Question
Velocity, a consulting firm, enters into a contract to help Burger Boy, a fast-food restaurant, design a marketing strategy to compete with Burger King. The
Velocity, a consulting firm, enters into a contract to help Burger Boy, a fast-food restaurant, design a marketing strategy to compete with Burger King. The contract spans eight months. Burger Boy promises to pay $48,000 at the beginning of each month. At the end of the contract, Velocity either will give Burger Boy a refund of $16,000 or will be entitled to an additional $16,000 bonus, depending on whether sales at Burger Boy at year-end have increased to a target level. At the inception of the contract, Velocity estimates an 80% chance that it will earn the $16,000 bonus and calculates the contract price based on the expected value of future payments to be received. After four months, circumstances change, and Velocity revises to 60% its estimate of the probability that it will earn the bonus. At the end of the contract, Velocity receives the additional consideration of $16,000.
Required: 1. to 4. Prepare the journal entries related to the contract.
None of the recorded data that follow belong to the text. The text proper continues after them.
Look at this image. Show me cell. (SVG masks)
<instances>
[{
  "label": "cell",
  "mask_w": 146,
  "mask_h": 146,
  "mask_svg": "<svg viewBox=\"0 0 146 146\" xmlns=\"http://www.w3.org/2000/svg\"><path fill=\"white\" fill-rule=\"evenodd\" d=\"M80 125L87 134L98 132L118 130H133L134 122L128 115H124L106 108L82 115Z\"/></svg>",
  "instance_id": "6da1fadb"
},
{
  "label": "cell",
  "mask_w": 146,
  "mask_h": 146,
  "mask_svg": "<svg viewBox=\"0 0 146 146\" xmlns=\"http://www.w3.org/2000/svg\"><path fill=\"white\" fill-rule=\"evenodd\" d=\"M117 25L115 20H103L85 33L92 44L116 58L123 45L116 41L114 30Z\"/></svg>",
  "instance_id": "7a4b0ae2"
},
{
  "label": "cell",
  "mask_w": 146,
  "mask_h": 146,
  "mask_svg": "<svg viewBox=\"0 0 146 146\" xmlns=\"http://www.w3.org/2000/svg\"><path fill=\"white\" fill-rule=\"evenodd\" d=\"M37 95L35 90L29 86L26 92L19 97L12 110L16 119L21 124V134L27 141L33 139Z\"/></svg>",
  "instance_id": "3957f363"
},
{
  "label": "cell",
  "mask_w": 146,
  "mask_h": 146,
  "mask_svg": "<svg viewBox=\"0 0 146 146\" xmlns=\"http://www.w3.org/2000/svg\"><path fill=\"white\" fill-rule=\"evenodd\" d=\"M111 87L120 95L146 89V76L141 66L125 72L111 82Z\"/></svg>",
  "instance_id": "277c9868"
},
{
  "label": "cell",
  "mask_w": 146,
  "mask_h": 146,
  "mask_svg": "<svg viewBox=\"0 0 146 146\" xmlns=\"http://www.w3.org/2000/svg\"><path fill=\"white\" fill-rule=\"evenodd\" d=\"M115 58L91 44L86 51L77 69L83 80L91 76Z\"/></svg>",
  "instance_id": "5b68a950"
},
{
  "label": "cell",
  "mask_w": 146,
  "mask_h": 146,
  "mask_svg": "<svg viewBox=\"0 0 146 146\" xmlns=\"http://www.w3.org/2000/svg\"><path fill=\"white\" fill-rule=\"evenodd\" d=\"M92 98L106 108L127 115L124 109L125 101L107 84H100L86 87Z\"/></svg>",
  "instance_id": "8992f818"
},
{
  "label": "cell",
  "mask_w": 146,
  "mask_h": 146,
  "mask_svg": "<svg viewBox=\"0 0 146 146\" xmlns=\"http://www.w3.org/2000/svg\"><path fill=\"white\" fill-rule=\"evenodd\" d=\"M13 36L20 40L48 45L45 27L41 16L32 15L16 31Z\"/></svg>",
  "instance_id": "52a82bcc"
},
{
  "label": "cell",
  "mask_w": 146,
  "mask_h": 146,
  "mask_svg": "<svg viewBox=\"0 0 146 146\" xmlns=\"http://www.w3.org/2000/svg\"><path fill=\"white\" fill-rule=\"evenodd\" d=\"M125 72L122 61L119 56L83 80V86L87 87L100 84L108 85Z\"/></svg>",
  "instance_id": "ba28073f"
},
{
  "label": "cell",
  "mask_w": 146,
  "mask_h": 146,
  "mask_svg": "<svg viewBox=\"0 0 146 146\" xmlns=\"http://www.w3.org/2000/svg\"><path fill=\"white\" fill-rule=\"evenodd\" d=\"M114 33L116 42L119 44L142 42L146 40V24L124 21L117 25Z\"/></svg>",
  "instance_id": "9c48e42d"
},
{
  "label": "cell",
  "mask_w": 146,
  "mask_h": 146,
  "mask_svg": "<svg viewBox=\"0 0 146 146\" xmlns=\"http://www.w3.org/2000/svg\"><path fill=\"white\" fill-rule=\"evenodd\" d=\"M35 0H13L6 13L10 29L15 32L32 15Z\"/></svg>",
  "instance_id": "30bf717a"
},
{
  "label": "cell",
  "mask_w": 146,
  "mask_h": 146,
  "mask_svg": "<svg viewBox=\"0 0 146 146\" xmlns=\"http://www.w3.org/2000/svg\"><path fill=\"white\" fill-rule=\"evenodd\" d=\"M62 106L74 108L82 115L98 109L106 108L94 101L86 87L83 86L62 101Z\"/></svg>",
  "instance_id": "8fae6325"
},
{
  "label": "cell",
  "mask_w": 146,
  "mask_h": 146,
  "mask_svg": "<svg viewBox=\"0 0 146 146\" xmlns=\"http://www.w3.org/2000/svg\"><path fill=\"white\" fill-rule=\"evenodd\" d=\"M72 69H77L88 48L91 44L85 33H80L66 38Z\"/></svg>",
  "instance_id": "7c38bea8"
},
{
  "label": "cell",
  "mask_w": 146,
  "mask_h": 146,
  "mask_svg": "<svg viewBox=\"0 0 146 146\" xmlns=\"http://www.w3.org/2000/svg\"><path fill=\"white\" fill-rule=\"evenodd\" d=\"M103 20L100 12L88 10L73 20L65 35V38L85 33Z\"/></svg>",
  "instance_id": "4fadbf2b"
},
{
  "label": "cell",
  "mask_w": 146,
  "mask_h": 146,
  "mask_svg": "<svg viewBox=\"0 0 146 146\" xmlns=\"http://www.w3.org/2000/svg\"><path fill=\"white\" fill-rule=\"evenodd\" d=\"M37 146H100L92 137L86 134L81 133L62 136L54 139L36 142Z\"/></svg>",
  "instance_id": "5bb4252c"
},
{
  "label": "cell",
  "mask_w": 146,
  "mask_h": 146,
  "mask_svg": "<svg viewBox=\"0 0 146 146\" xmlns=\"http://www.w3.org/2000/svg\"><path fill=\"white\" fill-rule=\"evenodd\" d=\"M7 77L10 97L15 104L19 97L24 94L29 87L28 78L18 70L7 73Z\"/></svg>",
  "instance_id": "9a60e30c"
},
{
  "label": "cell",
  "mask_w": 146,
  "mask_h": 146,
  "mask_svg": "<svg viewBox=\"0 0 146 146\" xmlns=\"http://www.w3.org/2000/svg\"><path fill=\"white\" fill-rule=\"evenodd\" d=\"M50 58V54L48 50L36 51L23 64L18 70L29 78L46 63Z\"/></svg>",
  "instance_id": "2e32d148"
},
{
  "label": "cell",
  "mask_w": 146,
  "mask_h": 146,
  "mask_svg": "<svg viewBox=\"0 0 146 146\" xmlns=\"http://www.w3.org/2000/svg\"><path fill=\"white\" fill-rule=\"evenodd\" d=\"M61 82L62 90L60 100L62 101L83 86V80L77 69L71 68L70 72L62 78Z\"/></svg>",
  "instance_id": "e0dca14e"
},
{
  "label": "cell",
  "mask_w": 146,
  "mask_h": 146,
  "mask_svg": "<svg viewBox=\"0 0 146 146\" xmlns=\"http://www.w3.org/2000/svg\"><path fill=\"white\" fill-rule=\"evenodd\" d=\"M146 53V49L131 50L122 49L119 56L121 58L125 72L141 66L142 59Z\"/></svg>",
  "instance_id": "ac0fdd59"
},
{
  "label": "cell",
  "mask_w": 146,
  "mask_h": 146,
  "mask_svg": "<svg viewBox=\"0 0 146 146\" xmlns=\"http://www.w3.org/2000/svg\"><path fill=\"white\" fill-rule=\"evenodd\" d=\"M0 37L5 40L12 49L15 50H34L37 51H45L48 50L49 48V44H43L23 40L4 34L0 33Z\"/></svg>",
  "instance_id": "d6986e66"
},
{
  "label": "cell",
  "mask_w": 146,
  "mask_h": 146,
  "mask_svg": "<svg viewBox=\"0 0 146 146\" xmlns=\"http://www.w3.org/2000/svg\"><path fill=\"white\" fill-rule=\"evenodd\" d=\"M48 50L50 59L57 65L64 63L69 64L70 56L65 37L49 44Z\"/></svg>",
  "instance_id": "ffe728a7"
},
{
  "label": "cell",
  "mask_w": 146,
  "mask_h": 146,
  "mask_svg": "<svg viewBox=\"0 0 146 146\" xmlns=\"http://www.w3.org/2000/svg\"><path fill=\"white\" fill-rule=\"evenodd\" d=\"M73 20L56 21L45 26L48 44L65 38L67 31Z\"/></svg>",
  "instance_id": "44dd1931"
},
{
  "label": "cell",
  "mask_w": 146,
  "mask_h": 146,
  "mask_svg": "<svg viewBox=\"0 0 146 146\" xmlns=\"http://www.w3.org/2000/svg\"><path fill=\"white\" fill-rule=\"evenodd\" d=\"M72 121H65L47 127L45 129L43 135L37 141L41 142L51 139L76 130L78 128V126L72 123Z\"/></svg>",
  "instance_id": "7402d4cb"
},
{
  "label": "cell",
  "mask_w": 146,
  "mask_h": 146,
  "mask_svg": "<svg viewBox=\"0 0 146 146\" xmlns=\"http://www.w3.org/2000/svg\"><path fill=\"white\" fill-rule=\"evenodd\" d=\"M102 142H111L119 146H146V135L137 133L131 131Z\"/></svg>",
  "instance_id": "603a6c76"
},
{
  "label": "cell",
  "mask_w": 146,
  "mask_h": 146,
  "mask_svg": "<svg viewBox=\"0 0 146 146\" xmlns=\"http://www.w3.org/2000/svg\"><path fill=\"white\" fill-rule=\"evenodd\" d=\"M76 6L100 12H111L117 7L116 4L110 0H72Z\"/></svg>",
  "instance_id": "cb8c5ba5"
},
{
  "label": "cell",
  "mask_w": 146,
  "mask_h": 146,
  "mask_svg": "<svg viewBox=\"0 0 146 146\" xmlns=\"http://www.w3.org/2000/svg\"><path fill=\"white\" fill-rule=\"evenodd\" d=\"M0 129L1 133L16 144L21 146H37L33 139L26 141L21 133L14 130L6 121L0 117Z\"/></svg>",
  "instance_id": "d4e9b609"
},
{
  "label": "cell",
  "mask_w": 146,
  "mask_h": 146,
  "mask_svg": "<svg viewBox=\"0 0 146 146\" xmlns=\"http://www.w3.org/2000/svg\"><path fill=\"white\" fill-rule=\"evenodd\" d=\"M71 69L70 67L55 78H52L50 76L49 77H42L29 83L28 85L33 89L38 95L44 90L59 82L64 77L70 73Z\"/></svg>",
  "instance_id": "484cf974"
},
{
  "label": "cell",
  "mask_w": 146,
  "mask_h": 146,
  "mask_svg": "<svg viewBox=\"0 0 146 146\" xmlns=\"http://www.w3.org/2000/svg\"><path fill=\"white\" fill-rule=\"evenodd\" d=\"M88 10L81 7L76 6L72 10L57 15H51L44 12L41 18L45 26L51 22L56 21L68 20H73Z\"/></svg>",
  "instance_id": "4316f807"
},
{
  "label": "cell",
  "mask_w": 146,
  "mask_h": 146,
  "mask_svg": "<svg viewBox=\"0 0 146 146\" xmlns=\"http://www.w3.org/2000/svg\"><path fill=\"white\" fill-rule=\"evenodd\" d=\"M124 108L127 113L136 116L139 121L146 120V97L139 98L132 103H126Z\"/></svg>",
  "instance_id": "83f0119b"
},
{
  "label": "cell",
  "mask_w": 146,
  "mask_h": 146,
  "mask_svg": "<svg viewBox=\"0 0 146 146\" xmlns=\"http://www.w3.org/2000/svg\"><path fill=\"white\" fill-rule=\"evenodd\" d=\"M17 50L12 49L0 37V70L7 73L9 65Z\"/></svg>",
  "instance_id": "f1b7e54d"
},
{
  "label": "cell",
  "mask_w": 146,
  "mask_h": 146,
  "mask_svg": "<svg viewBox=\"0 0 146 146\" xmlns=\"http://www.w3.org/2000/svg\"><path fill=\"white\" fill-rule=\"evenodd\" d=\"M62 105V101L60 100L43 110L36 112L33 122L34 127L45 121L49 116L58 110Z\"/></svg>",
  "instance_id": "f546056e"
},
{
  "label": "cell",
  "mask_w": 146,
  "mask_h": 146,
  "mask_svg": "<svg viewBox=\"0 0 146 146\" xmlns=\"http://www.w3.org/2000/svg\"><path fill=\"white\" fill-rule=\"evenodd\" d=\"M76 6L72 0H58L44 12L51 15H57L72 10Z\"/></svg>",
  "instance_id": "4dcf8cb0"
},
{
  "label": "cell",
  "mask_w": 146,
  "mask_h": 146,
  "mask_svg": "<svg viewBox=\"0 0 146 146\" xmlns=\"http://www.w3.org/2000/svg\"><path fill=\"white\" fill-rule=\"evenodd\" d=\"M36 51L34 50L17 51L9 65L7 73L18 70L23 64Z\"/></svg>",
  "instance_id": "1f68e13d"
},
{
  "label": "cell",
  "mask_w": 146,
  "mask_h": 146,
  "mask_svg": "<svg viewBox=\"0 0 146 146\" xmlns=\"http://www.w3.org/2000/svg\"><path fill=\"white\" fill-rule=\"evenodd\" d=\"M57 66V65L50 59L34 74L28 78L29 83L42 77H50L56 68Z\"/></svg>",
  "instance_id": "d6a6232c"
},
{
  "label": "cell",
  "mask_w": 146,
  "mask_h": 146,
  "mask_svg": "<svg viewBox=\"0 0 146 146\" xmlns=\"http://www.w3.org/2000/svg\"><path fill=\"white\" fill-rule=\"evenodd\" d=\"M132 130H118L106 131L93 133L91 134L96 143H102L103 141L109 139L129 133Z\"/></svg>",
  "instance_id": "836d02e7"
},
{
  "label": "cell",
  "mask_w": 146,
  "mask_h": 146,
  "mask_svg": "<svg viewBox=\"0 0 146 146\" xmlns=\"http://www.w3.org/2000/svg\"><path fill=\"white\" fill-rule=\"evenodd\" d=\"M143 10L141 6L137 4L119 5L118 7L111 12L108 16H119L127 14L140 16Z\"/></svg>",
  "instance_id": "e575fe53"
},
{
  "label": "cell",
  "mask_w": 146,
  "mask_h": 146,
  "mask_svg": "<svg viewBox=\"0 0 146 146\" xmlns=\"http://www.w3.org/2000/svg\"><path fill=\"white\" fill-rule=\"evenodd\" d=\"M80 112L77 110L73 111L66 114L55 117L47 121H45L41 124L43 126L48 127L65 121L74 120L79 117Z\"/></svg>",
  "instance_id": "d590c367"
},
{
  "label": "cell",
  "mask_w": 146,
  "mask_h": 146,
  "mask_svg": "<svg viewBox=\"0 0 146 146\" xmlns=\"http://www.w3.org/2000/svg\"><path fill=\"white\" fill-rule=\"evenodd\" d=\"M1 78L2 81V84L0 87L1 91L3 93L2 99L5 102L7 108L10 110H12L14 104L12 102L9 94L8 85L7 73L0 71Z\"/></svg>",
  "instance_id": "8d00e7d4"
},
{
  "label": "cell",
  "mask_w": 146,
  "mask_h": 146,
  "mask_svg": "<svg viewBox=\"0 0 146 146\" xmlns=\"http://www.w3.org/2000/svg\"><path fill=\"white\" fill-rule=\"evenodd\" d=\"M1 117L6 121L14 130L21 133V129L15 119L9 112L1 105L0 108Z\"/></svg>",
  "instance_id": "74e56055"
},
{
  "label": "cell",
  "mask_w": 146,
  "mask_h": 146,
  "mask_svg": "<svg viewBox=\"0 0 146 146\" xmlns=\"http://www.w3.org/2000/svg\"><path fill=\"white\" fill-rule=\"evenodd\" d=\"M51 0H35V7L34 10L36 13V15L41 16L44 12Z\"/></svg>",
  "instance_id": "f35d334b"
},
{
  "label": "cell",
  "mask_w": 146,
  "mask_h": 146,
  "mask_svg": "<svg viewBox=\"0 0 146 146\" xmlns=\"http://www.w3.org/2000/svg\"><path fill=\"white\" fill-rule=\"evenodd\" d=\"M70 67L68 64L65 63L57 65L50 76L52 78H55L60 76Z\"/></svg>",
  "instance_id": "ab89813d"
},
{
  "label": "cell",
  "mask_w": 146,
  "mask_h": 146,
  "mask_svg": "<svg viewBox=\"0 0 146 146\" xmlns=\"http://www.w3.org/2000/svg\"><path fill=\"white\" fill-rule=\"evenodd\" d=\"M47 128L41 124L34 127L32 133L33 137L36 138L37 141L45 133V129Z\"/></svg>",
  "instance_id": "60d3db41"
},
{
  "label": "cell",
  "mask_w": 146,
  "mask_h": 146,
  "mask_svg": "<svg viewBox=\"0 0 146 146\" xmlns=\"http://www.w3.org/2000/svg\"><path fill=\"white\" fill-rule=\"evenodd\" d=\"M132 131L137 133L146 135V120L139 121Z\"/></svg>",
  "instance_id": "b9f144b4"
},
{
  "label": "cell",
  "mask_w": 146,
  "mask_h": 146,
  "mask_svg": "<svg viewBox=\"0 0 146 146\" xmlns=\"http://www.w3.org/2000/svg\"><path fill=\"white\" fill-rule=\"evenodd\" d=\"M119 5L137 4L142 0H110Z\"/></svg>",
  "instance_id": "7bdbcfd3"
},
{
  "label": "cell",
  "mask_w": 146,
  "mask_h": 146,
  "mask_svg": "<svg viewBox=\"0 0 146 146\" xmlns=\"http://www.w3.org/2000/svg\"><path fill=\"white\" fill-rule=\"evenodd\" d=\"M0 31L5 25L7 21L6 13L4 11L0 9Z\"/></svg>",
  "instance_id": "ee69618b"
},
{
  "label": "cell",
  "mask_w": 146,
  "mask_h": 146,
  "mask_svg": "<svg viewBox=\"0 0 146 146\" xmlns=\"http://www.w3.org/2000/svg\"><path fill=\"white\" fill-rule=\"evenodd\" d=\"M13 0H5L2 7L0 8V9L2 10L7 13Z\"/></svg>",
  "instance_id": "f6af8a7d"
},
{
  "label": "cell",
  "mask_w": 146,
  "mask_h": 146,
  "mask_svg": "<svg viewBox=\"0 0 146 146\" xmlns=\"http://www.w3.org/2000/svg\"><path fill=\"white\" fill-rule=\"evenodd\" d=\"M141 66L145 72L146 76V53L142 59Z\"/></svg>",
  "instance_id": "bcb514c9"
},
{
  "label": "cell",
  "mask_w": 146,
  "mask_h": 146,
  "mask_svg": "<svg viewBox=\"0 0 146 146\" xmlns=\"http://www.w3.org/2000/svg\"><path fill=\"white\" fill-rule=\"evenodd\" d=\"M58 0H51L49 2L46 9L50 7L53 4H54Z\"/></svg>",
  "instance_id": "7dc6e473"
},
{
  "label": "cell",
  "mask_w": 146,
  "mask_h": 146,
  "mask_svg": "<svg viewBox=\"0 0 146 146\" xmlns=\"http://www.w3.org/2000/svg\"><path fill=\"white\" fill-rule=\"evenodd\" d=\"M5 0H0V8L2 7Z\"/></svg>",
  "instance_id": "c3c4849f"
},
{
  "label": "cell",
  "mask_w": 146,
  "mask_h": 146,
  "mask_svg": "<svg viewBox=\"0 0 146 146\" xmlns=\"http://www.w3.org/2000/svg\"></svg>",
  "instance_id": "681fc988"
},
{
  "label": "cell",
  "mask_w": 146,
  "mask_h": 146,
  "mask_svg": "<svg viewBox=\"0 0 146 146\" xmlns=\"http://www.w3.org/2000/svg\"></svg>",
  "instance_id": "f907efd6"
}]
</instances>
a: Record the entry to record revenue each month for the first four months of the contract.
b: Record the entry after four months to recognize the change in estimate associated with the reduced likelihood that the $16,000 bonus will be received.
c: Record the entry to record revenue each month for the second four months of the contract.
d: Record the entry after eight months to record receipt of the $16,000 bonus.